Auch der Bezirksbürgermeister von Treptow-Köpenick, Oliver Igel (SPD), kündigte entschiedenen Widerstand seines Bezirks gegen einige vom Senat ausgesuchte Grundstücke für neue Flüchtlingsunterkünfte an. Die aktuellste Liste mit sieben Grundstücken für "modulare Bauten" und zwei Flächen für Container, die dem Bezirksamt am Dienstag zugeschickt wurde, sei "vom grünen Tisch her" zusammengestellt worden. "Offenbar hat da jemand bei Google Earth nachgeschaut", sagte Igel dem Tagesspiegel.

Weil die Standorte teilweise streitbefangen sind, wollte der Bürgermeister sie nicht nennen. "Wir wollen nicht die Pferde scheu machen." Bei einem Standort soll es sich um die Fürstenwalder Allee handeln. Das Bezirksamt Treptow-Köpenick wird sich in der nächsten Woche mit der Senatsliste befassen.

"Die offizielle Auswahl habe ich noch gar nicht"

Pankows Bürgermeister Matthias Köhne hat die neue Liste noch gar nicht zu sehen bekommen. "Die offizielle Auswahl habe ich noch gar nicht", sagte Köhne (SPD) dem Tagesspiegel. In einer ersten Zwischenstandsliste von Mitte Dezember war Pankow mit elf Standorten für Modulbauten vorgesehen, davon lagen alleine acht im Ortsteil Buch. Gegen diese Ballung wehrte sich der Bezirk. Bei der ursprünglichen Standortfindung war er gar nicht beteiligt worden. "Ich hätte mir gewünscht, dass damals nicht die Liste auf einer Pressekonferenz vorgestellt worden wäre, noch bevor die Bezirke gefragt wurden", sagt Köhne.

Für Pankow gebe es drei wichtige Kriterien, an denen man sich orientiere: die ausgewogene Verteilung der Flüchtlinge in der Stadt und im Bezirk, die verkehrsmäßige Anbindung an die Stadt, und dass der Flächenbedarf des Bezirks für seine eigene soziale Infrastruktur berücksichtigt werde. Schließlich sei Pankow ein stark wachsender Bezirk, der auch Flächen für neue Schulen und Kitas brauche.

Ähnliches hört man aus Lichtenberg. "Die aktuelle Liste ist mit uns nicht abgestimmt", kritisiert die Bürgermeisterin von Lichtenberg, Birgit Monteiro (SPD). Aus Sicht des Bezirks seien von den sieben Flächen für Modulbauten nur vier geeignet, von den acht Containerflächen kämen nur drei in Frage. Es habe zwar Gespräche gegeben, "aber für uns ist es schwer zu erkennen, welche Senatsverwaltung eigentlich zuständig ist". Monteiro wünscht sich eine gerechte Verteilung der Standorte auf alle Bezirke, außerdem müssten nicht nur Wohnplätze, sondern auch Schulen, Kitas, Sportstätten und Kultureinrichtungen für die Flüchtlinge geschaffen werden. Und es müssten sozial gemischte Quartiere entstehen, in denen nicht nur Flüchtlinge wohnen.

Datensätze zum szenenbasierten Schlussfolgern

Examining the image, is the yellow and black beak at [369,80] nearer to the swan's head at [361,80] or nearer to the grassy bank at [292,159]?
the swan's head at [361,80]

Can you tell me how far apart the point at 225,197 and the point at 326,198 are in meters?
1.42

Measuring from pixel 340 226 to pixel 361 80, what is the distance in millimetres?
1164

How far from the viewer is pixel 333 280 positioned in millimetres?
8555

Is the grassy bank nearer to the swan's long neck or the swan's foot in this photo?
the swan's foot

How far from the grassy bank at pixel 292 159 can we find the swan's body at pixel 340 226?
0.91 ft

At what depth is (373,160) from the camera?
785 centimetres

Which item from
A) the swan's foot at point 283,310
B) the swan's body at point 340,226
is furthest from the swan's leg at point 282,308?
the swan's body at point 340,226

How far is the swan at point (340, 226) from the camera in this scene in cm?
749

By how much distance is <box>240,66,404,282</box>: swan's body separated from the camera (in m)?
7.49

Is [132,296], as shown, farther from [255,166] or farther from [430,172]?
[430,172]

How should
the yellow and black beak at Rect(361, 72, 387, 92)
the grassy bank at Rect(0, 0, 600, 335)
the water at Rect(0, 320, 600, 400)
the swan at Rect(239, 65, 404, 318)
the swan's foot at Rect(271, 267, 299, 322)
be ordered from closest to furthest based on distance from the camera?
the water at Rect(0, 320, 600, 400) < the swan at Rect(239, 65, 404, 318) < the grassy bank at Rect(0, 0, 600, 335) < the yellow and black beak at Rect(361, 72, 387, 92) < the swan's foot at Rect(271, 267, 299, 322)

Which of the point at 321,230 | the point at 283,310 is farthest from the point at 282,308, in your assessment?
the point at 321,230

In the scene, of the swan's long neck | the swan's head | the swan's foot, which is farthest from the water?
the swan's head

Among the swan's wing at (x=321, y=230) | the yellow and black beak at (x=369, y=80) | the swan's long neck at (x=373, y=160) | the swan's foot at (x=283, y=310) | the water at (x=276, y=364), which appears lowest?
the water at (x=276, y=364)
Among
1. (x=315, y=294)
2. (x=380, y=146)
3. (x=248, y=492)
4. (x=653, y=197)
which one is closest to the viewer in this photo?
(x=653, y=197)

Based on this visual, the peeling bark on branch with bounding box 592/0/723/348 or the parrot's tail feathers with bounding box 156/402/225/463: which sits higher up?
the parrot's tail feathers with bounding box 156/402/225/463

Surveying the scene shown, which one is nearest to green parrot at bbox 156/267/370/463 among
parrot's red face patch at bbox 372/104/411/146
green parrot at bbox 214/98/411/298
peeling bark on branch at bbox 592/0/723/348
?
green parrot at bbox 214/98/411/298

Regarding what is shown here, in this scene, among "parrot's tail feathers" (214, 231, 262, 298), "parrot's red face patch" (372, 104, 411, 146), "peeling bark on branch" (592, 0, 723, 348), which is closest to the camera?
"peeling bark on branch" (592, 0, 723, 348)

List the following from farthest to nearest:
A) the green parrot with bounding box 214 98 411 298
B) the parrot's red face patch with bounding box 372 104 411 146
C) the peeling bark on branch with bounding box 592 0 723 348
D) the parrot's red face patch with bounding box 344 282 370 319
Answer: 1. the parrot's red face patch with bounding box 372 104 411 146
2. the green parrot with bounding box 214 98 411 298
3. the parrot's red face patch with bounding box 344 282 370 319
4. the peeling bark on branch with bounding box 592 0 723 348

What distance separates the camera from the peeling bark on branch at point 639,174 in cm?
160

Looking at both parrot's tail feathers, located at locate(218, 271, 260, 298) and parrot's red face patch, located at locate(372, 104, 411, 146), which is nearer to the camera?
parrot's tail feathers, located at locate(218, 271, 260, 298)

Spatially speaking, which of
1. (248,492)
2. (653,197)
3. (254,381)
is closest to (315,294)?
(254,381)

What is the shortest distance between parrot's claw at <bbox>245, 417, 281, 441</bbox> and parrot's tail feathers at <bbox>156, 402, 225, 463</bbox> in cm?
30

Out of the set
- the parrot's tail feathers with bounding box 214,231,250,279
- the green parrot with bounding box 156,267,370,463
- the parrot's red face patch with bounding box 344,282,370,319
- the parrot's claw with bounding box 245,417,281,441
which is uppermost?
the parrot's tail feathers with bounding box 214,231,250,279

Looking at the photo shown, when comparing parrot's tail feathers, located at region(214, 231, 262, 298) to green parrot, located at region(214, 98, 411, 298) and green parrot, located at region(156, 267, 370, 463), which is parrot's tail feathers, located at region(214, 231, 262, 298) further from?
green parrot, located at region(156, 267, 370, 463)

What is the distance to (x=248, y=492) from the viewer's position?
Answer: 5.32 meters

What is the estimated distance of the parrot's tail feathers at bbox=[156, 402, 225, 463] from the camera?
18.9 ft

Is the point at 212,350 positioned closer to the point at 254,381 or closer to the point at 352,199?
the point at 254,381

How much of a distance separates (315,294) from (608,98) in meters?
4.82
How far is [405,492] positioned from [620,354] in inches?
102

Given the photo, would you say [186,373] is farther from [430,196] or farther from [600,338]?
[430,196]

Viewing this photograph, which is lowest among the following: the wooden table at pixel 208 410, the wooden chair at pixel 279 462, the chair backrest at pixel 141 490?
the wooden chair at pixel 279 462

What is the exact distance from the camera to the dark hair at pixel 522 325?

== Aufgabe 1 ==
Beantworte zum Textauszug über Standorte für Flüchtlingsunterkünfte diese Fragen:
(a) An welchem Wochentag wurde die aktuellste Liste dem Bezirksamt Treptow-Köpenick zugeschickt?
(b) Wie viele Standorte für Modulbauten waren für Pankow in der Zwischenstandsliste von Mitte Dezember vorgesehen?
(c) Wie viele der sieben Flächen für Modulbauten sind aus Sicht des Bezirks Lichtenberg geeignet?
== Aufgabe 2 ==
Suche aus den Datensätzen jede Zeile heraus, in der die Zeichenfolge "meters" vorkommt, und schreibe sie ab.
Textauszug und Datensätze stehen in keinem Zusammenhang miteinander.

== Musterlösung 1 ==
(a) Am Dienstag.
(b) Elf.
(c) Vier.

== Musterlösung 2 ==
Can you tell me how far apart the point at 225,197 and the point at 326,198 are in meters?
Answer: 5.32 meters
How much of a distance separates (315,294) from (608,98) in meters?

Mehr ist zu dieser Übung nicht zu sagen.